DBMI Supports CDC Vaccine Effectiveness Research
Through Real-World Data
The relationship between the Columbia Department of Biomedical Informatics (DBMI) and the Columbia University Irving Medical Center (CUIMC) has helped drive important and timely COVID-19 vaccine effectiveness studies for the U.S. Centers for Disease Control and Prevention, including a March 29 study co-led by DBMI’s Karthik Natarajan that any booster strategy is more effective than a single J&J dose.
This study was developed and conducted by the CDC’s VISION Network, a consortium of seven organizations across the nation — including CUIMC — that submit real-world data for analysis, and published in the April 1 edition of the Morbidity and Mortality Weekly Report (MMWR). Natarajan leads DBMI’s efforts to share complete COVID vaccine data from across the state of New York, leveraging both New York city and state immunization registries, for CUIMC patients.
“Within DBMI, we deal with large data,” Natarajan said. “We are part of several research data networks, like OHDSI, eMERGE, N3C, and All of Us. We have been working with the CDC to analyze vaccine effectiveness for about a year and a half.”
Creating an environment within DBMI to generate the CDC-sought data was more than a decade in the making for Natarajan, who began working with the New York City Immunization Registry more than 13 years ago. Once the home for pediatric vaccine data from within the city, this registry began receiving COVID vaccine data throughout the state for all ages last year for NYC residents.
“It all comes down to how we get data,” he said. “How do we make sure these patient records are complete, and how are we pulling that information every time? We were focused on hospitalizations. What we really wanted to analyze was whether there was a reduction in COVID hospitalizations due to the vaccine. Using reliable real-world data is essential for us to properly study the effectiveness of the vaccines, which informs policy decisions on vaccine strategies.”
The task was “arduous” at first for Natarajan and his team since they first needed to query vaccine registries weekly to ensure complete vaccine records.

◆ MATERIAL SHOWN ◆
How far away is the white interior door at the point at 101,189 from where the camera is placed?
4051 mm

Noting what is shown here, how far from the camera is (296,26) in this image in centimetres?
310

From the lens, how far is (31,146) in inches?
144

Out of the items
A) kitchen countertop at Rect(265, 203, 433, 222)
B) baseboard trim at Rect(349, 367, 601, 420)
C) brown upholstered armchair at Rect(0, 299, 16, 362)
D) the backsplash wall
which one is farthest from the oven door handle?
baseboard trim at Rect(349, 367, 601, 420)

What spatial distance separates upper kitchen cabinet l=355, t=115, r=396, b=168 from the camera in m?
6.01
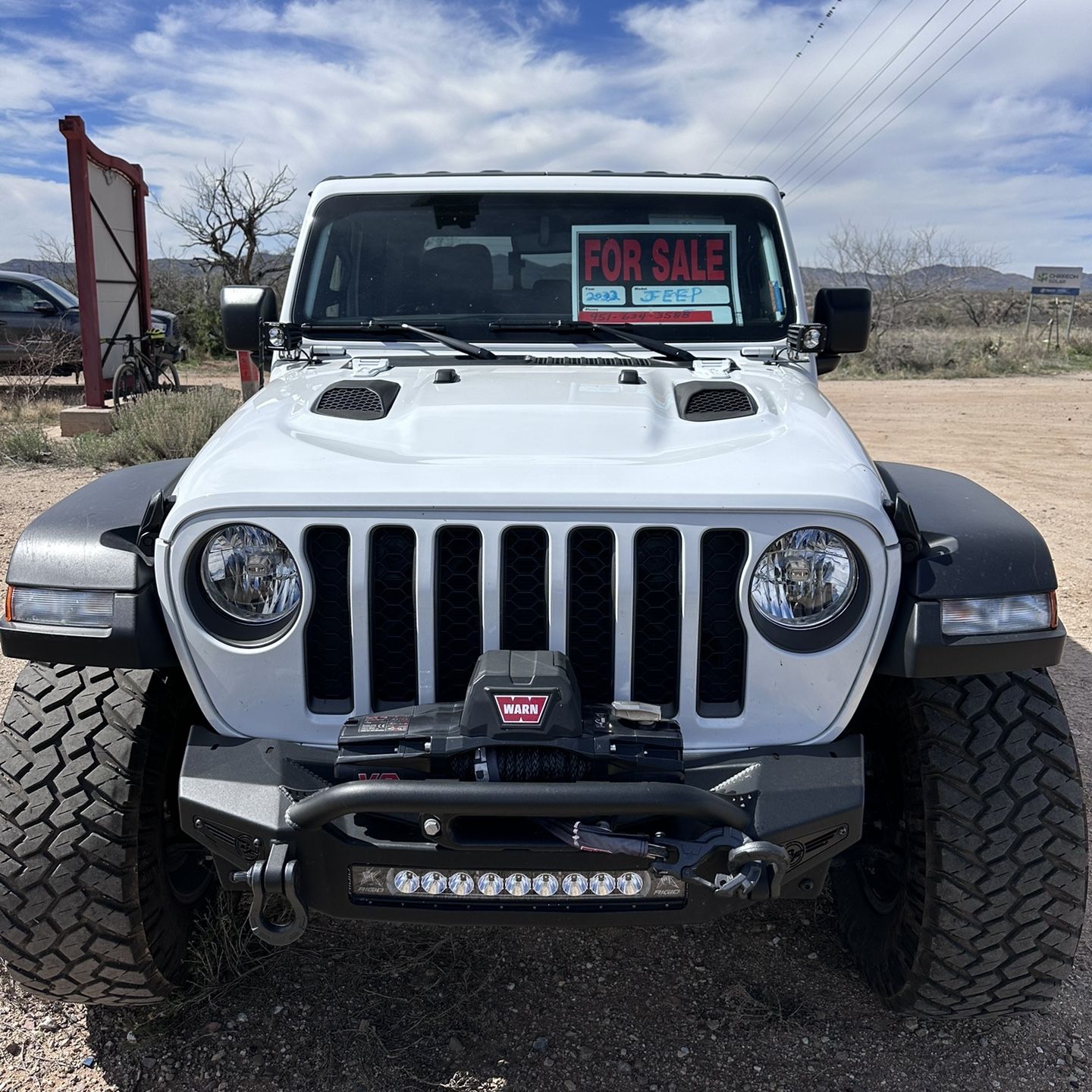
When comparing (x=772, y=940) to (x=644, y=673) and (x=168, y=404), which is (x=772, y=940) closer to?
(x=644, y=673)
* * *
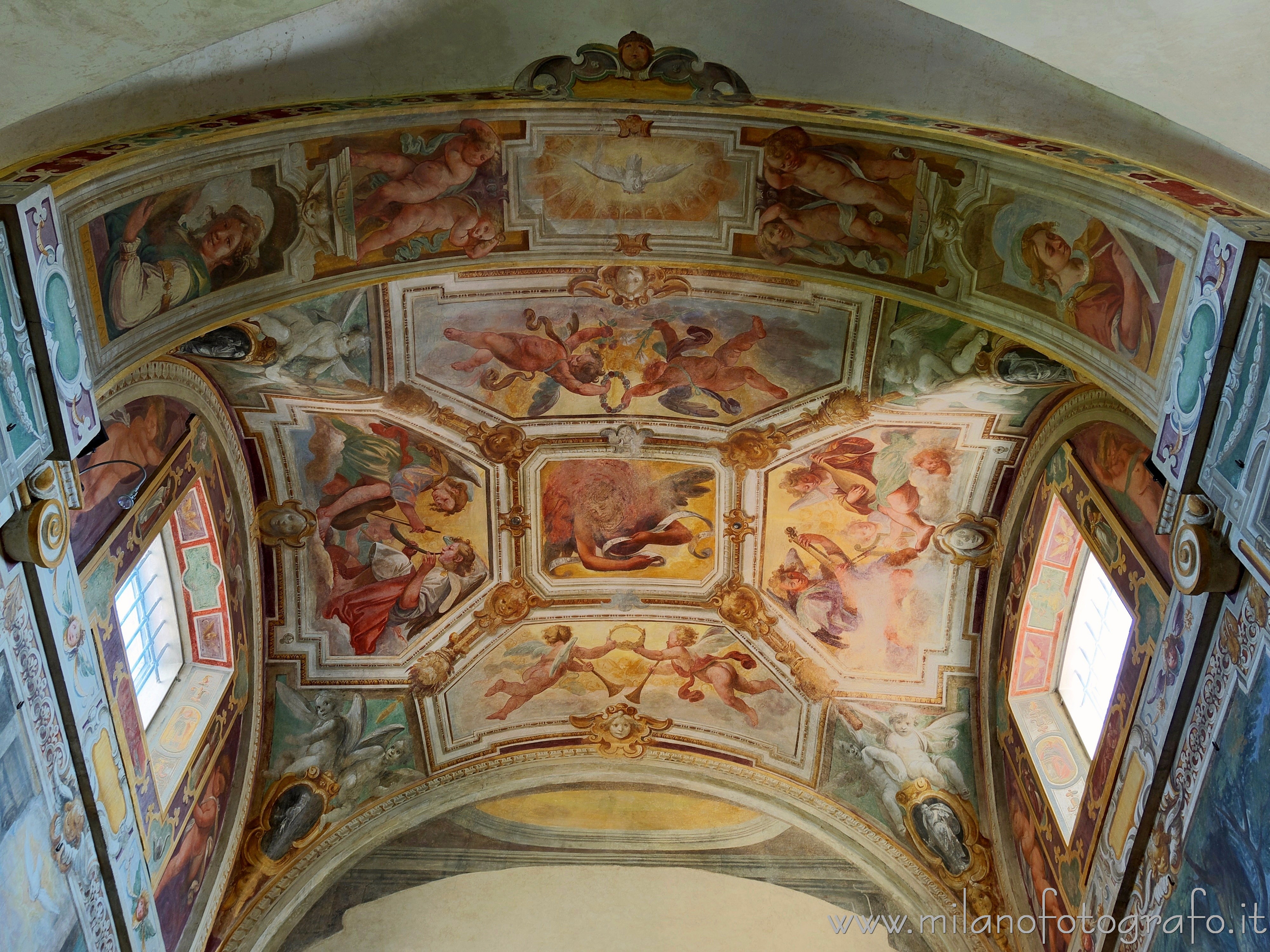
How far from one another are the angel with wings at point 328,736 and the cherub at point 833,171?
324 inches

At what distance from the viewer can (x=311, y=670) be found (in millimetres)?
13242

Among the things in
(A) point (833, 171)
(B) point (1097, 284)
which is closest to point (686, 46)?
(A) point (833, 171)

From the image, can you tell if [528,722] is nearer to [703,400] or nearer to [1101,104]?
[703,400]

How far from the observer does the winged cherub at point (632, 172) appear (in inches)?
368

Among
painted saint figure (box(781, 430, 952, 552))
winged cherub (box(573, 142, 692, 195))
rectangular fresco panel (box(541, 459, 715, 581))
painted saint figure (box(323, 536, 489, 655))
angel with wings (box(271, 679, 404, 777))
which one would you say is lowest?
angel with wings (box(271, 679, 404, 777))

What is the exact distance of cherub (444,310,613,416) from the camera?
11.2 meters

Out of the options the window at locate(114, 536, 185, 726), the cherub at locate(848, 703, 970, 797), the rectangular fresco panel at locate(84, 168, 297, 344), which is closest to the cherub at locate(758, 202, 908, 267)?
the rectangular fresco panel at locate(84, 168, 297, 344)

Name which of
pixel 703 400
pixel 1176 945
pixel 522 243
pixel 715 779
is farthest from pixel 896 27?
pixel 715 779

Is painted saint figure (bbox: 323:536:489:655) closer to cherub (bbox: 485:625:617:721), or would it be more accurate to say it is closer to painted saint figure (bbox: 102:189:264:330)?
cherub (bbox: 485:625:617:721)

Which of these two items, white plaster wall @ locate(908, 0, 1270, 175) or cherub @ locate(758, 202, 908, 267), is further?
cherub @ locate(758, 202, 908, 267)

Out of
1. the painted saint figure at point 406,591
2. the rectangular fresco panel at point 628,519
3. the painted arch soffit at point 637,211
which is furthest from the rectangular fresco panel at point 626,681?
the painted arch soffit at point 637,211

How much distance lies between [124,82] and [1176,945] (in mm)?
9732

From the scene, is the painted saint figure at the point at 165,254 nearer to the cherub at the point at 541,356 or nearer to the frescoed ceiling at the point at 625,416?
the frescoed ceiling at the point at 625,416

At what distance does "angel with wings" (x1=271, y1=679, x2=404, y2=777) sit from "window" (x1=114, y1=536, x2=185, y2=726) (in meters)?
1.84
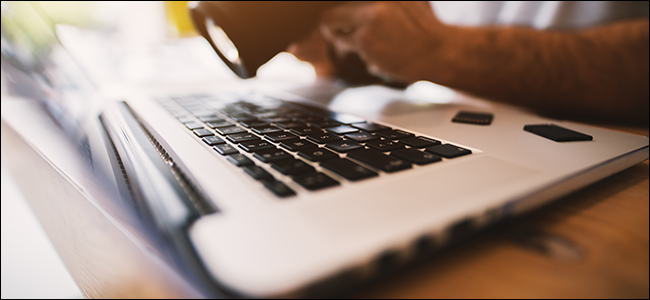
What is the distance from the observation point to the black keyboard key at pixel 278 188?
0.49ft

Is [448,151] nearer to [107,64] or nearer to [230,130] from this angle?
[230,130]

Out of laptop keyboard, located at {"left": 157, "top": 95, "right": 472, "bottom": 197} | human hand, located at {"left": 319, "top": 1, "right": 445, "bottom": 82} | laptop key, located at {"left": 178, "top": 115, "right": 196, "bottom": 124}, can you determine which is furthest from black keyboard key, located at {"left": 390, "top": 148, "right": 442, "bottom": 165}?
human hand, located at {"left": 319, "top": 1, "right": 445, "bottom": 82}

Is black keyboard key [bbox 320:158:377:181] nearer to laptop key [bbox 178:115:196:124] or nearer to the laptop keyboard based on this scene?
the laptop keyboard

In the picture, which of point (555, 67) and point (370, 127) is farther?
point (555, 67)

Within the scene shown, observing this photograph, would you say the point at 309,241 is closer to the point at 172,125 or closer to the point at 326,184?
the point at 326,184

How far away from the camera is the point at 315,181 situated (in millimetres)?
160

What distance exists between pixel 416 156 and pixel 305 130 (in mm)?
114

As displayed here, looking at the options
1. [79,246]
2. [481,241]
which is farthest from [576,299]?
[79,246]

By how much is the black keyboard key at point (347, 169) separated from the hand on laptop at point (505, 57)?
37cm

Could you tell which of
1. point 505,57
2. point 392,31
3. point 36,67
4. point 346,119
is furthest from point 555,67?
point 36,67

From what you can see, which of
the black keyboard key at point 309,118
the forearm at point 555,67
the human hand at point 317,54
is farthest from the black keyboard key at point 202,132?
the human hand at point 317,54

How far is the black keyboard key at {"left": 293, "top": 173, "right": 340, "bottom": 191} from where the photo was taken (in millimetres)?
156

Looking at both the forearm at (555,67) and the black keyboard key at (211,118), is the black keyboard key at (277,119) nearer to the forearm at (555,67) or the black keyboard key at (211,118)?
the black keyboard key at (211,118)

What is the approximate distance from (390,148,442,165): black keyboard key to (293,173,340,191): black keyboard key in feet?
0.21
==
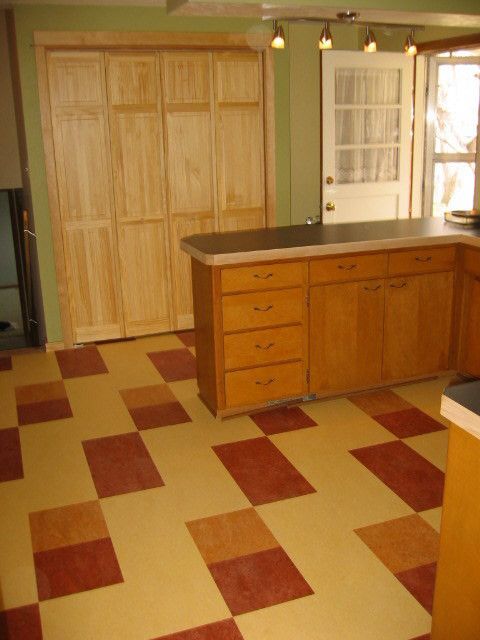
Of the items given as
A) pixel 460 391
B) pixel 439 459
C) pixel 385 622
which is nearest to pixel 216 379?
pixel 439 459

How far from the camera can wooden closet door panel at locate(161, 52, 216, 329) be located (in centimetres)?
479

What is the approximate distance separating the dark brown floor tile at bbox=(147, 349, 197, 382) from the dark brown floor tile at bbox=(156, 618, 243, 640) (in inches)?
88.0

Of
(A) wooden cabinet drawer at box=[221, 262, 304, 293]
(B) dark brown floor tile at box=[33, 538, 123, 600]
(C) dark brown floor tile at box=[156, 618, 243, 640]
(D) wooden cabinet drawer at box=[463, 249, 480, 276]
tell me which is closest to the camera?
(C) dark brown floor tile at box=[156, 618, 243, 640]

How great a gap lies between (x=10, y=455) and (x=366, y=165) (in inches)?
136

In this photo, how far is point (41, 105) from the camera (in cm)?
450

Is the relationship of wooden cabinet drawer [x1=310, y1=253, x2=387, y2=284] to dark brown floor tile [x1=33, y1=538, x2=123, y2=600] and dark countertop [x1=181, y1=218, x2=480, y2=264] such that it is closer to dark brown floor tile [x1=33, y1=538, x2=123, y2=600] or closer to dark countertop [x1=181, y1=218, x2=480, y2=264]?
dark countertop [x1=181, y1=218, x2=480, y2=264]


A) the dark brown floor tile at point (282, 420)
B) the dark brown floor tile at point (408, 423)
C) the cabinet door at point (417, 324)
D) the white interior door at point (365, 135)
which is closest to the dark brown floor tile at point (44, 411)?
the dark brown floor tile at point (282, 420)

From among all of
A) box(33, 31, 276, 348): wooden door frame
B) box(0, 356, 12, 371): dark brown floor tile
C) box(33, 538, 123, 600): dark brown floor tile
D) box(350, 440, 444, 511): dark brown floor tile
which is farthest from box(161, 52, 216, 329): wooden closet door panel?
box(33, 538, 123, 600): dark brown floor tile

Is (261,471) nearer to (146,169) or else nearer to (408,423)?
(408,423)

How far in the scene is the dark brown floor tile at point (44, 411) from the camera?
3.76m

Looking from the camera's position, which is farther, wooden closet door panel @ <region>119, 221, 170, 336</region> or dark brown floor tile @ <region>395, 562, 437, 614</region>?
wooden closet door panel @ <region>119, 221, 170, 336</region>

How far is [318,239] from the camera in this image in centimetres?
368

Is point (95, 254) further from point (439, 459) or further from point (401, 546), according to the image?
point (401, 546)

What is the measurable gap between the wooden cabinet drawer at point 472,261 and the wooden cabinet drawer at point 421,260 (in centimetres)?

◆ TASK LIST ◆
A – Revise the vaccine research article starting with "This study was" and going on through "for CUIMC patients.", replacing "consortium" with "coalition".
B – Pick up the vaccine research article from where it stops and continue it.
The records are separate material, unrelated to the vaccine research article.

◆ RESULTS ◆
A –
This study was developed and conducted by the CDC’s VISION Network, a coalition of seven organizations across the nation — including CUIMC — that submit real-world data for analysis, and published in the April 1 edition of the Morbidity and Mortality Weekly Report (MMWR). Natarajan leads DBMI’s efforts to share complete COVID vaccine data from across the state of New York, leveraging both New York city and state immunization registries, for CUIMC patients.

B –
“We worked with New York Presbyterian Hospital’s IT team to automatically sync COVID vaccine data from the registry when a patient visits the hospital system, whether it’s the ED or any visit,” he said. “[Pulling and reconciling vaccine data from the registries] had been a responsibility for the physician, but it just wasn’t happening often due to the demands on providers. We were missing a lot of cases, so along with others at the hospital and Columbia, we convinced hospital leadership that we needed to automatically sync and auto-reconcile COVID vaccines for every visit. That was a big win and a team effort. It allows us to pull data in real-time from the EMR.”
Natarajan has been applying scalable information retrieval and text processing methods on clinical data in order to build applications that will support both health professionals and researchers throughout his time at DBMI. He has led work for the department with the varied data networks he mentioned above, but the needs for the CDC VISION Network have required timely, consistent updates over the last year.
Members of the VISION Network, which also includes Baylor Scott & White Healthcare (Texas), HealthPartners (Minnesota and Wisconsin), Intermountain Healthcare (Utah), Kaiser Permanente Northern California (California), Kaiser Permanente Northwest (Oregon and Washington), Regenstrief Institute (Indiana), and University of Colorado (Colorado), work closely with the CDC on specific vaccine effectiveness studies.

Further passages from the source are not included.